Targeted Therapy
Nilotinib- Tasigna
Nilotinib (formerly known as AMN107) is a new molecule that was rationally designed to achieve an improved fit at the ABL binding site. Its molecular structure lessens mutation-induced interference with binding, which was seen in certain patient populations with Glivec resistance (data on file, Novartis Pharma AG, Basel, Switzerland). Nilotinib is a highly selective, orally bioavailable, small-molecule tyrosine kinase inhibitor that binds effectively to BCR-ABL and many BCR-ABL mutants that are resistant to Glivec®. Research studies have shown that nilotinib exhibits 10-50 times greater potency than Glivec in inhibiting the BCR-ABL kinase and has demonstrated antileukaemic activity in several cell lines resistant to Glivec.1 Additionally, preclinical efficacy data show that nilotinib has activity in 32 of 33 Glivec-resistant BCR-ABL mutants.2
In a phase 1 dose-escalation trial, 119 patients with Glivec-resistant CML or Ph+ ALL were assigned to receive nilotinib at 50 mg, 100 mg, 200 mg, 400 mg, 600 mg, 800 mg, or 1200 mg once daily, or 400 mg or 600 mg twice daily. In this trial, preliminary phase 1 efficacy results showed rates of haematological response in CML patients with chronic-phase, accelerated-phase, and blast-crisis disease of 92% (11/12), 72% (33/46), and 39% (13/33), respectively. Rates of MCyR in chronic-phase, accelerated-phase, and blast-crisis disease were 35% (6/12), 20% (9/46), and 18% (6/33), respectively. In these patients, ABL mutations were observed in 45% of patients and response rates were similar in patients with or without these mutations.3
Safety results show that no dose-limiting effects were observed at doses of ≤600 mg/d; the most common AEs included myelosuppression, transient hyperbilirubinaemia, and rashes.3
Indication
Tasigna is indicated for the treatment of adults with chronic phase and accelerated phase Philadelphia chromosome positive chronic myelogenous leukemia (CML) with resistance or intolerance to prior therapy including imatinib. Tasigna is a next-generation tyrosine kinase inhibitor for Ph+ CML therapy, designed to meet the needs of patients who fail or become intolerant of imatinib therapy.
References:
1. Weisberg E, Manley PW, Breitenstein W, et al. Characterization of AMN107, a selective inhibitor of native and mutant Bcr-Abl. Cancer Cell. 2005;7:129-141.

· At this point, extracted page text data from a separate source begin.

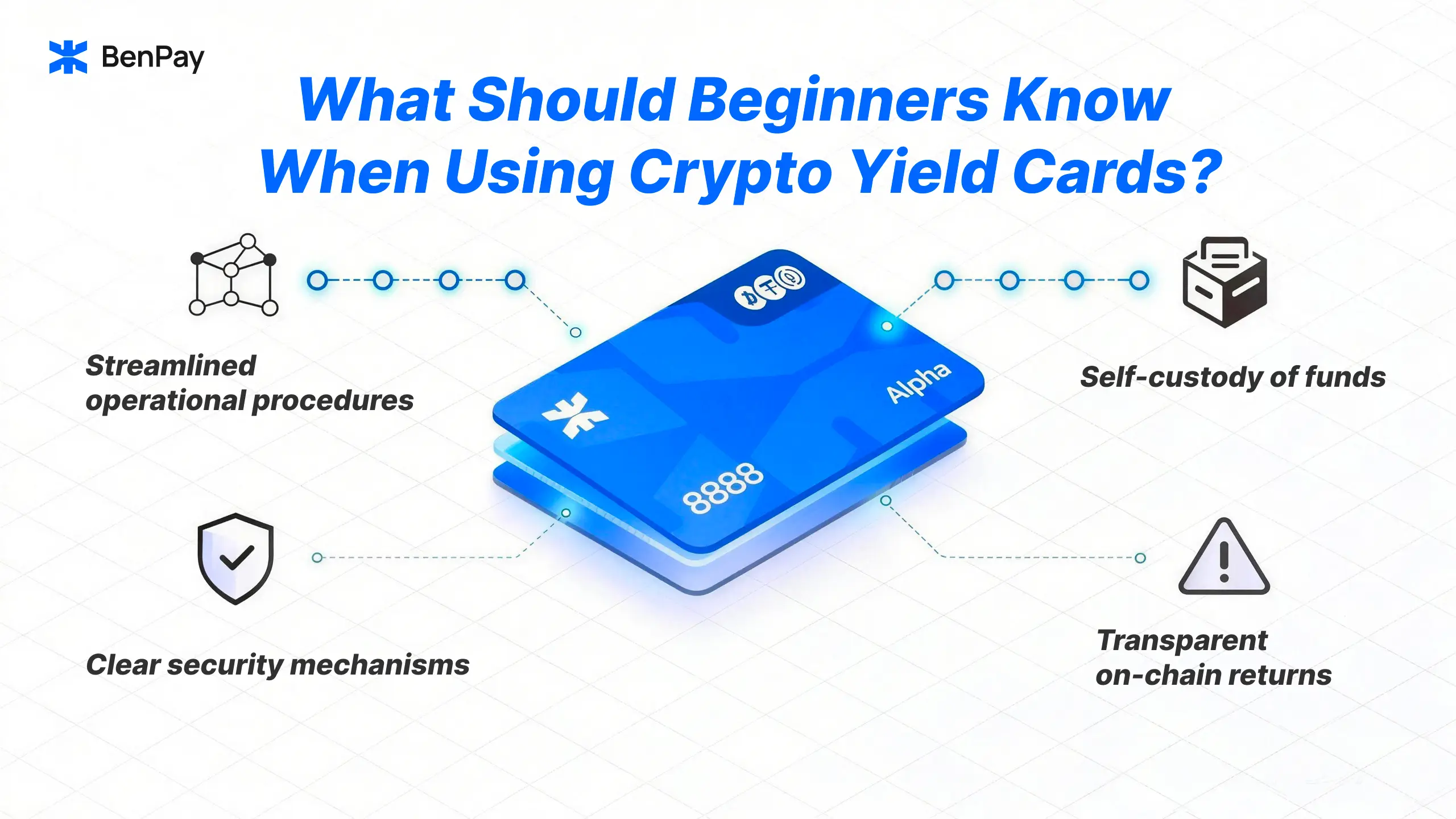 BenPay

What Should Beginners Know When Using Crypto Yield Cards?

Streamlined operational procedures

Self-custody of funds

Alpha

8888

Clear security mechanisms

Transparent on-chain returns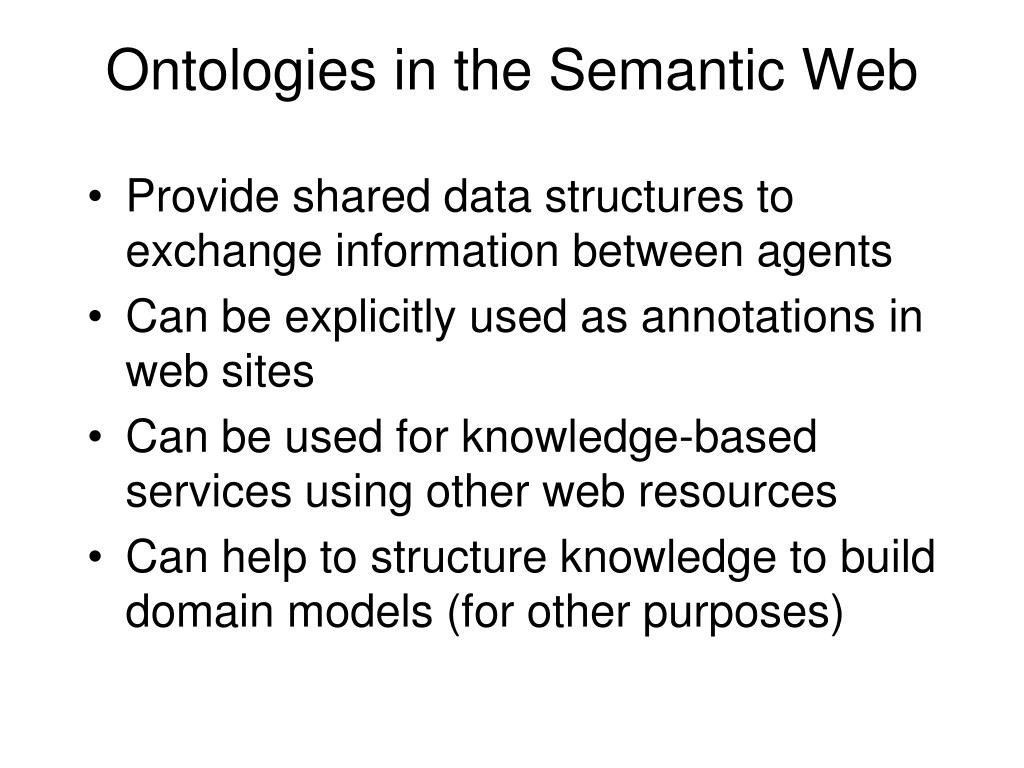 Ontologies in the Semantic Web

• Provide shared data structures to exchange information between agents
• Can be explicitly used as annotations in web sites
• Can be used for knowledge-based services using other web resources
• Can help to structure knowledge to build domain models (for other purposes)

2. Manley PW, Mestan J, Cowan-Jacob S, et al. AMN107: inhibitory profile against non-mutated and mutated forms of the Bcr-Abl tyrosine kinase [abstract]. Paper presented at: Annual Meeting of the American Association for Cancer Research; April 20, 2005; Anaheim, Calif. Abstract 5985.
3. Kantarjian HM, Gattermann N, O’Brien S, et al. A phase II study of AMN107, a novel inhibitor of Bcr-Abl, administered to imatinib resistant and intolerant patients (pts) with chronic myelogenous leukemia (CML) in chronic phase (CP) [abstract]. J Clin Oncol. 2006;24(18S):345s. Abstract 6534.